World Prematurity Month 2022: Returning to hospital after NICU

 

Parker in PICU (Paediatric Intensive Care Unit) after being re-admitted

 

After falling pregnant for the second time, I always knew it would be different. I was immediately labelled a high-risk pregnancy. My first-born child, Hazel, was slightly premature due to pre-eclampsia so I was closely monitored. I went through the pregnancy knowing there was a good chance of premature birth, but having no idea what that would actually mean for me or my baby. 

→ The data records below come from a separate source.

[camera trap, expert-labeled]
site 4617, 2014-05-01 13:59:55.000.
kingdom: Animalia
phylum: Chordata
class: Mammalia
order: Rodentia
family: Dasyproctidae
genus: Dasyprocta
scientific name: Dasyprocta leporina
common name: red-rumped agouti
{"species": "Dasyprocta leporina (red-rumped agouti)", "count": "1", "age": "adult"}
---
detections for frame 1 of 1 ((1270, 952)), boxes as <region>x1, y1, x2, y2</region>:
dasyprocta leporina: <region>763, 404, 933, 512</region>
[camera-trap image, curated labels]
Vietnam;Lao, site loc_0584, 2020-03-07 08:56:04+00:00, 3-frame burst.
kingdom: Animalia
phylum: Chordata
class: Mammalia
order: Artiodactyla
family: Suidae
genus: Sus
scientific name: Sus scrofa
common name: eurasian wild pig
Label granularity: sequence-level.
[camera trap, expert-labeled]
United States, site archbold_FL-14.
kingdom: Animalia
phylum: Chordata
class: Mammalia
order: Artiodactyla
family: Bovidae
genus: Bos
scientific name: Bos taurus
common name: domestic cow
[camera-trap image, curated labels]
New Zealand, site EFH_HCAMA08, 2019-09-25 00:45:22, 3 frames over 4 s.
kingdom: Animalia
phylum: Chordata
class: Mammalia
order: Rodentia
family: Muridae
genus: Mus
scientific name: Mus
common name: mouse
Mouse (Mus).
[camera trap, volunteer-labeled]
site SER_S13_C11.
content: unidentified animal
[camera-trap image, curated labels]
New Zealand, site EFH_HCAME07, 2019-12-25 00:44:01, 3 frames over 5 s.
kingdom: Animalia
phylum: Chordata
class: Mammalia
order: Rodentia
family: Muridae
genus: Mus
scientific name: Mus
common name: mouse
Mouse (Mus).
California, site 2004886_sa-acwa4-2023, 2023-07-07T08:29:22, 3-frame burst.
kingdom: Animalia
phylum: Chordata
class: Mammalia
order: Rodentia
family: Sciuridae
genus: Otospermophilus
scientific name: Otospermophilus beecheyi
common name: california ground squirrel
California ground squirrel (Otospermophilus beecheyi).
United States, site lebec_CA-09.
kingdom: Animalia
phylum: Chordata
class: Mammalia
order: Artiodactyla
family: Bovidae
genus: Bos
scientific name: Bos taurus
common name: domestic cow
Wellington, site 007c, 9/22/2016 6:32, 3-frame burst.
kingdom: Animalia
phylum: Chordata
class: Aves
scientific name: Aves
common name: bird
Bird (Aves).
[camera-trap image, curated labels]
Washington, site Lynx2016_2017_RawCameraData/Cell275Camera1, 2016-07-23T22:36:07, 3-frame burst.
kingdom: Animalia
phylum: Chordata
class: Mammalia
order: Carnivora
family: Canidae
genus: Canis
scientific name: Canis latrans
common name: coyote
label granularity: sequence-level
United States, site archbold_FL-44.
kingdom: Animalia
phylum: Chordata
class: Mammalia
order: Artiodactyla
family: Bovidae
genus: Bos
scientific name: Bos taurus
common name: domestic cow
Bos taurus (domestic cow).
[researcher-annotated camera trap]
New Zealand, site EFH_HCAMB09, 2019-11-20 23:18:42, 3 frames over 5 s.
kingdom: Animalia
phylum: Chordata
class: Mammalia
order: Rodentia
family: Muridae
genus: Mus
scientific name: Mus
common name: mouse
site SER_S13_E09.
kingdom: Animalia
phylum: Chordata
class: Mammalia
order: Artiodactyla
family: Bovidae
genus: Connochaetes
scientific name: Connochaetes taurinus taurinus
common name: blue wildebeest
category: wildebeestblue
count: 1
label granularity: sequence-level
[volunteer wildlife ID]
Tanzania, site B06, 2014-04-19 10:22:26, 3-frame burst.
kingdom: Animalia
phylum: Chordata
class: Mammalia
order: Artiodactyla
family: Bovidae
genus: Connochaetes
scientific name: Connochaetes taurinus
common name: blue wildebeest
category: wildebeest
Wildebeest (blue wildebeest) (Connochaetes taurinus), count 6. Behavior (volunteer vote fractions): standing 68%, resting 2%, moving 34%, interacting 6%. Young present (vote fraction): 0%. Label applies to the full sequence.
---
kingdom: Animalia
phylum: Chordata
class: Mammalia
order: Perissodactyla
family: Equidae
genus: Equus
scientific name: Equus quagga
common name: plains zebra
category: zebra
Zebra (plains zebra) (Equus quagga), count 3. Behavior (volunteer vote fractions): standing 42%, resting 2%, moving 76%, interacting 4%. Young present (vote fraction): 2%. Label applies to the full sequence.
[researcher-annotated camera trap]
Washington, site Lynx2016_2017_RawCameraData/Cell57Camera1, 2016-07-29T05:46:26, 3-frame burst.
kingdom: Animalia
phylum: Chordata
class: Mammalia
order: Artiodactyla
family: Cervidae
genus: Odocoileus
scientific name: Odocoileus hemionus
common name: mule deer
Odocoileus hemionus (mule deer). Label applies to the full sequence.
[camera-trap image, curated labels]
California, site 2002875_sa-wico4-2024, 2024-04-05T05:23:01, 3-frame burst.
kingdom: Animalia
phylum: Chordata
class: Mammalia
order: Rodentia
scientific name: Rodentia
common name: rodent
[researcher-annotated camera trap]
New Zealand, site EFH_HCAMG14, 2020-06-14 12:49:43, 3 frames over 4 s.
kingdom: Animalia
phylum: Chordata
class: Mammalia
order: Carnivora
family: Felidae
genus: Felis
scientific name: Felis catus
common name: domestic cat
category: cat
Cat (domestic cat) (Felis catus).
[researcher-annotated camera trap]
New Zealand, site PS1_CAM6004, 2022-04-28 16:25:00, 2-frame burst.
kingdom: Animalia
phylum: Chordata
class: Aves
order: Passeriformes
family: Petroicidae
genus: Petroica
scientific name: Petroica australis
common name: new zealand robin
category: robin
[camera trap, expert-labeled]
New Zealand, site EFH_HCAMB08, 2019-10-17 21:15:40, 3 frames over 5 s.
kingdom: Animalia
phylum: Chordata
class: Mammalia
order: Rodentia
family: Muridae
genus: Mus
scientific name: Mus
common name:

Parker spent 21 days in neonatal care before coming home

At 25 weeks my blood pressure shot up and I was admitted to hospital. There were ups and downs, but I managed to hold on until the inevitable happened and Parker was delivered early at 33 weeks’ gestation. It was much more difficult for him than I had ever expected because his lung collapsed and he was put on a ventilator. However, after that was resolved, Parker’s NICU (neonatal intensive care unit) journey was fairly smooth. We slowly weaned down his oxygen levels and he was discharged with an NG (nasogastric) tube after 21 days. 

Home to a mix of emotions 

I had no idea about NICU life: how serious it could be or the emotions that came with it. I also had no idea that it could affect my baby after we had been discharged. Coming home from NICU was a real mix of emotions. Firstly, we got our baby, but secondly, we got our baby, tubes and all. We were responsible for him, and there were no nurses or doctors on hand should anything go wrong. 

Terrifying return to the familiar

Having to take Parker back to hospital for respiratory problems was terrifying. He was four months old (just over two months corrected) and still so small and vulnerable as he passed through A&E with lots of other sick children. The familiar sounds of the monitors and the re-admission of NG tubes and oxygen felt like such backward steps. This time around I understood the terminology better and knew what criteria would meet certain needs. My mind was racing through the worst-case scenarios, and why wouldn’t it? I’d seen it all before and everything came flooding back. 

My mind was racing through worst-case scenarios, and why wouldn’t it? I’d seen it all before. Everything came flooding back
— Parker's mum, Megan

Children’s hospitals are very different to NICU. We had our own room, just me, my boy and the same four walls. NICU is stressful, but as it’s a shared ward, you can see all the other parents in a similar situation and you even make friends. NICU brings you through a journey in structured stages: progress is tracked and almost ticked off day by day, week by week. But the children’s hospital was very different. The nurses deal with so many other children of various age groups and illnesses and aren’t specialised like NICU nurses. I didn’t feel they could ‘read’ Parker like the NICU nurses seemed able to do. However, the hospital took  good care of my baby and, as we moved from the Medicine Ward to HDU (High-dependency unit) then to PICU (Paediatric Intensive Care Unit), they were compassionate and showed understanding of what we were going through. 

Caution and anxiety after neonatal care

Life after neonatal care has had quite an impact on us as a family. After that first admission, there were many more hospital visits for respiratory issues as we went through our first winter. During our journey, my husband Gaggs and I have become cautious, health-conscious parents, who are anxious about what’s to come. However, at the same time, we have become more educated. We’ve learnt to be tough and resilient, and are not as phased by things that would have previously been very scary.

Hard to understand

Parker (right) with big sister Hazel, mum Megan and dad Gaggs

I think it’s hard for other people to understand our situation or know what to say when things go wrong. Most people think that once you take your baby home, they will be like any other full-term, healthy baby. Even I thought that at first! The number one comment we get from people when sharing parts of our baby’s story is ‘you’re so strong, I don’t know how you do it’. The fact is, we are not any stronger than the next person. We just have no choice. 

Our boy is now 18 months and growing stronger by the day. While he still has some respiratory issues, we’re finding ways to manage them. We’re proud to say Parker is thriving, despite everything he has been through, and is such a happy boy!

Thanks to Megan for sharing Parker’s story.